Wel kunnen wij ons enigszins voorstellen welke de toestanden moeten geweest zijn gedurende die tijd en vooral na de verwoesting van Jeruzalem (jaar 70). Al was dan Israël als Gods volk geheel ter zijde gezet, toch was er nog een sterke judaïserende stroom onder de Christenen. Verder vormden zich allerlei sekten met allerlei denkwijzen. Dit was heel natuurlijk, want waarop kon men zich nu steunen? Vroeger zagen zij naar Israël als het Volk, waarvan al hun zegeningen afhingen. Maar nu? Israël was verspreid, dus daarop konden zij niet langer steunen. Paulus sprak nu vel van “iets nieuws”, maar daar wilden zij niet van weten. Wat stond hun dan te doen? Paulus werd nu volledig uitgeschakeld en zij hielden vast aan de “apostolische overlevering” zover dat nog mogelijk was. In al de geschriften van die tijden vindt men die neiging en het terugkeren tot de Evangeliën. “Terug tot Jezus” zal men geroepen hebben. Die Paulus heeft ons maar van de hoofdzaak afgeleid! Hiermee bedoelen zij dan de Heere, zoals Hij in vernedering is gekomen. De goede tijding die Hij aan Israël bracht, werd vergeestelijkt en alleen voor de “Kerk” genomen. Men ging terug naar een deel van het “beginsel der leer van Christus” (Heb. 6:1). Als opgestane en verheerlijkte en boven alles geplaatste Christus Jezus kende men Hem bijna niet meer. Zelfs de rechtvaardiging uit geloof alleen kwam in vergetelheid. Dat had bijval! Dat moest toch het beste zijn: Jezus en de 12 Apostelen volgen! Wij willen echter de feiten zelf laten spreken en de Apostolische Vaders nagaan.

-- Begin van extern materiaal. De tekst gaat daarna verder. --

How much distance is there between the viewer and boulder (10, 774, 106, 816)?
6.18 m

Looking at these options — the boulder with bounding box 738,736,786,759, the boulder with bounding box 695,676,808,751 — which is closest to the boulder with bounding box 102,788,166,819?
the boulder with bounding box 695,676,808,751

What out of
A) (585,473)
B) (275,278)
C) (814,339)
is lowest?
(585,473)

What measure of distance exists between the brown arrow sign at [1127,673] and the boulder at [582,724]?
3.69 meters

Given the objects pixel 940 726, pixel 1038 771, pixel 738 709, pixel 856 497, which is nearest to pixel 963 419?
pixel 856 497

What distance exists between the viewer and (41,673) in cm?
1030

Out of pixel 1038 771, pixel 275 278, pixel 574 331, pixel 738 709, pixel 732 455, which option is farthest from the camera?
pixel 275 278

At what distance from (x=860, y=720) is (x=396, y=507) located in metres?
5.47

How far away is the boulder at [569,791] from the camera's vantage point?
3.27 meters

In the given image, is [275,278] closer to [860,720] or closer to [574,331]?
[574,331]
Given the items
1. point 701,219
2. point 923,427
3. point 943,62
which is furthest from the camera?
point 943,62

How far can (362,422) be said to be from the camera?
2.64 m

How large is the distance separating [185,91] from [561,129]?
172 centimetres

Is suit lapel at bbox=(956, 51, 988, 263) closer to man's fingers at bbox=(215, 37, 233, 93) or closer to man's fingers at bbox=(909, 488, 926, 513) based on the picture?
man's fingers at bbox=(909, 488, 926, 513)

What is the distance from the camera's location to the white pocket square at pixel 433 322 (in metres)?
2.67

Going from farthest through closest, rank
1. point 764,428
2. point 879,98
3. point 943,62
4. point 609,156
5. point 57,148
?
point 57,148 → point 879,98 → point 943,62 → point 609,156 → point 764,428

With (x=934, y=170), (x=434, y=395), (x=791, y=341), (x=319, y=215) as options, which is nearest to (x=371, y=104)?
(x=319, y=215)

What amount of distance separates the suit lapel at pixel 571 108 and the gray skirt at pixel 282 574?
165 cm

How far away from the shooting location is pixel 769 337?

Wij merken vooraf nog op, dat Paulus in zijn laatste jaren geen spoedige komst van het koninkrijk verwacht en ook geen algemene opname, zoals vroeger in 1 Kor. 15 en 1 Thes. 4. Hij wist nu dat hij zou sterven (2 Tim. 4:6), “ontbonden worden” d.i. wederkeren en met Christus zijn. Dat was zeer verre het beste. (Fil. 1:23). Wat tot de hemelse sfeer behoort, was nu niet meer in het zicht, want de nieuwe bedeling in betrekking tot de overhemelse sfeer was nu aangebroken.